A Day in the Real Lives of Angels | John Anstie

Not so very long ago, when I was fit 
as a butcher’s dog, what seems like
a time warp passing across the Milky Way 
when the seeds of our downfall were sown 
in a way that’s beyond comprehension, 
there grew a progenitor, an apocalyptic 
but as yet unknown force, more powerful 
than anything we knew, to which we 
could never yield, because we had 
no choice, like war, but without plans.

The victims are dazed, half conscious, 
half alive, inflamed and drowning in 
black water, systems fractured, powered off 
including ordnance, a military defensive 
without armour, damage limitation for 
lost causes, no time to bury their dead 
the wives and mothers, sons and daughters 
husbands, fathers, family and friends 
left out in the cold. No touching of hands 
bereavement on hold, for some other time
another world, some other parallel existence. 

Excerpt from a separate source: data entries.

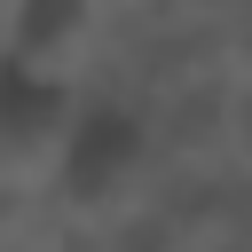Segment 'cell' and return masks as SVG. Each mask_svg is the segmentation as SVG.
Returning a JSON list of instances; mask_svg holds the SVG:
<instances>
[{
    "instance_id": "1",
    "label": "cell",
    "mask_w": 252,
    "mask_h": 252,
    "mask_svg": "<svg viewBox=\"0 0 252 252\" xmlns=\"http://www.w3.org/2000/svg\"><path fill=\"white\" fill-rule=\"evenodd\" d=\"M94 47V0H16V32H8V63L63 79L79 71V55Z\"/></svg>"
}]
</instances>
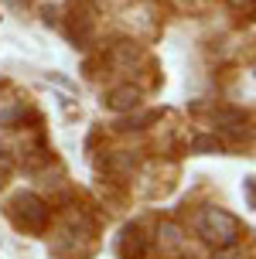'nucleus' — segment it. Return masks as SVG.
<instances>
[{
  "label": "nucleus",
  "instance_id": "nucleus-11",
  "mask_svg": "<svg viewBox=\"0 0 256 259\" xmlns=\"http://www.w3.org/2000/svg\"><path fill=\"white\" fill-rule=\"evenodd\" d=\"M246 205L256 208V188H253V178H246Z\"/></svg>",
  "mask_w": 256,
  "mask_h": 259
},
{
  "label": "nucleus",
  "instance_id": "nucleus-8",
  "mask_svg": "<svg viewBox=\"0 0 256 259\" xmlns=\"http://www.w3.org/2000/svg\"><path fill=\"white\" fill-rule=\"evenodd\" d=\"M133 62H137L133 41H116L113 52H109V65H113V68H133Z\"/></svg>",
  "mask_w": 256,
  "mask_h": 259
},
{
  "label": "nucleus",
  "instance_id": "nucleus-9",
  "mask_svg": "<svg viewBox=\"0 0 256 259\" xmlns=\"http://www.w3.org/2000/svg\"><path fill=\"white\" fill-rule=\"evenodd\" d=\"M192 150H195V154H218V150H222V143H218L215 137H195Z\"/></svg>",
  "mask_w": 256,
  "mask_h": 259
},
{
  "label": "nucleus",
  "instance_id": "nucleus-1",
  "mask_svg": "<svg viewBox=\"0 0 256 259\" xmlns=\"http://www.w3.org/2000/svg\"><path fill=\"white\" fill-rule=\"evenodd\" d=\"M195 232L202 235L208 246L215 249H229L243 239V225L236 215H229L226 208H202L195 215Z\"/></svg>",
  "mask_w": 256,
  "mask_h": 259
},
{
  "label": "nucleus",
  "instance_id": "nucleus-12",
  "mask_svg": "<svg viewBox=\"0 0 256 259\" xmlns=\"http://www.w3.org/2000/svg\"><path fill=\"white\" fill-rule=\"evenodd\" d=\"M226 4H229L232 11H243V7H249V4H253V0H226Z\"/></svg>",
  "mask_w": 256,
  "mask_h": 259
},
{
  "label": "nucleus",
  "instance_id": "nucleus-10",
  "mask_svg": "<svg viewBox=\"0 0 256 259\" xmlns=\"http://www.w3.org/2000/svg\"><path fill=\"white\" fill-rule=\"evenodd\" d=\"M212 259H243V252H239L236 246H229V249H215V256H212Z\"/></svg>",
  "mask_w": 256,
  "mask_h": 259
},
{
  "label": "nucleus",
  "instance_id": "nucleus-4",
  "mask_svg": "<svg viewBox=\"0 0 256 259\" xmlns=\"http://www.w3.org/2000/svg\"><path fill=\"white\" fill-rule=\"evenodd\" d=\"M102 106H106L109 113H130V109L140 106V89H137V85H116V89L106 92Z\"/></svg>",
  "mask_w": 256,
  "mask_h": 259
},
{
  "label": "nucleus",
  "instance_id": "nucleus-6",
  "mask_svg": "<svg viewBox=\"0 0 256 259\" xmlns=\"http://www.w3.org/2000/svg\"><path fill=\"white\" fill-rule=\"evenodd\" d=\"M157 246L164 249V252H171V256L185 249V235H181V229L174 222H161V229H157Z\"/></svg>",
  "mask_w": 256,
  "mask_h": 259
},
{
  "label": "nucleus",
  "instance_id": "nucleus-7",
  "mask_svg": "<svg viewBox=\"0 0 256 259\" xmlns=\"http://www.w3.org/2000/svg\"><path fill=\"white\" fill-rule=\"evenodd\" d=\"M102 167L109 170V174H130V170L137 167V154L133 150H113L102 160Z\"/></svg>",
  "mask_w": 256,
  "mask_h": 259
},
{
  "label": "nucleus",
  "instance_id": "nucleus-2",
  "mask_svg": "<svg viewBox=\"0 0 256 259\" xmlns=\"http://www.w3.org/2000/svg\"><path fill=\"white\" fill-rule=\"evenodd\" d=\"M4 211H7V219L14 222L17 232H31V235H41L48 229V219H51L48 201L38 198L34 191H17L11 201H7Z\"/></svg>",
  "mask_w": 256,
  "mask_h": 259
},
{
  "label": "nucleus",
  "instance_id": "nucleus-5",
  "mask_svg": "<svg viewBox=\"0 0 256 259\" xmlns=\"http://www.w3.org/2000/svg\"><path fill=\"white\" fill-rule=\"evenodd\" d=\"M157 119H161L157 109H151V113H133V109H130V116L120 113V119L113 123V130H120V133H133V130H147L151 123H157Z\"/></svg>",
  "mask_w": 256,
  "mask_h": 259
},
{
  "label": "nucleus",
  "instance_id": "nucleus-3",
  "mask_svg": "<svg viewBox=\"0 0 256 259\" xmlns=\"http://www.w3.org/2000/svg\"><path fill=\"white\" fill-rule=\"evenodd\" d=\"M116 256L120 259H147V235L140 225H127L116 239Z\"/></svg>",
  "mask_w": 256,
  "mask_h": 259
}]
</instances>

As if in that other unreachable, longed for 
place of sanctuary and rest, Elysian Fields 
where angels dare with mercy’s offered
by saints with greatest care, unprotected 
in spite of fallible humanity, disregarding 
concern for their own… 

This is what they came to do. Isn’t it true 
they save lives, these compassionate heroes
these very normal, extraordinarily ordinary 
supernaturally humane people, who walk 
among us, the ordinary, extraordinarily lucky 
human beings. Do we truly deserve them? 
From time to time, we show appreciation 
for their dedication as they run between 
the cracks and the faults in our lives. 

But we rarely see behind their professional 
masks, the anxieties, the personal struggles, 
the humanity that exudes from every pore 
even when you look them straight in their eyes 
in the line of fire, they prepare a family for 
the inevitable, another ending too close 
to the last. Overwhelmed by new beginnings 
and more bad NEWS…

The truth that is too sanitised for consumption 
in our comfy armchair homes, we only want 
to hear not this; not what we truly need to know. 
But how else will we comprehend an urgent need 
To cry. To lobby. To action. To shout from the hilltop 
To understand. To march and never give up 
lighting the fire and fighting the liar in the dock 
fighting for the right to life, the right to social justice 
not the right to exploit for greed, for enrichment 
for personal gain, or rebel against natural wisdom 
and science, or assert a semblance of civil rights. 

Civil Rights for whom? 

Whose pain and suffering will this alleviate?  
How much will those angels and saints endure? 
Facing an onslaught of mind-numbing ignorance, 
whilst facing their own demise? How long for those 
who mourn, to rise and grieve for the final tingling 
touch of a hand? For their spring, barely sprung 
their lives just begun, not yet able to understand 
what they are losing ... and the angels chose to care. 

A haunting echo of children singing, somewhere 
across the playground, somewhere across the universe, 
somehow you feel an unexpected swelling in the depths
of your throat that caught you by surprise, unaware.

How dare their sweetest innocence awaken this grief 
inside, a fear of Armageddon, after a daylong toll of death 
you were at your most vulnerable, you were least prepared 
least able to hold it all inside. Your defences were down.

There is no denying this feeling, when all is said and done.
From out of the mouths of children, who opened your eyes 
to coming home, to reconciliation, to finding your love
came your most important gift of all … your own truth. 

This piece of writing is based on a sort of interview style conversation with a friend, a Consultant in Respiratory Medicine, who has been at the front line of the Covid-19 pandemic since it started. I am very grateful to her that she participated willingly, at times almost as if she was glad of an opportunity to talk about what she has been  through with someone outside of the medical establishment, outside of the claustrophobic bubble that has constricted her life for so long, but to which she has dedicated herself with unquestioning professionalism. One very remarkable and courageous woman.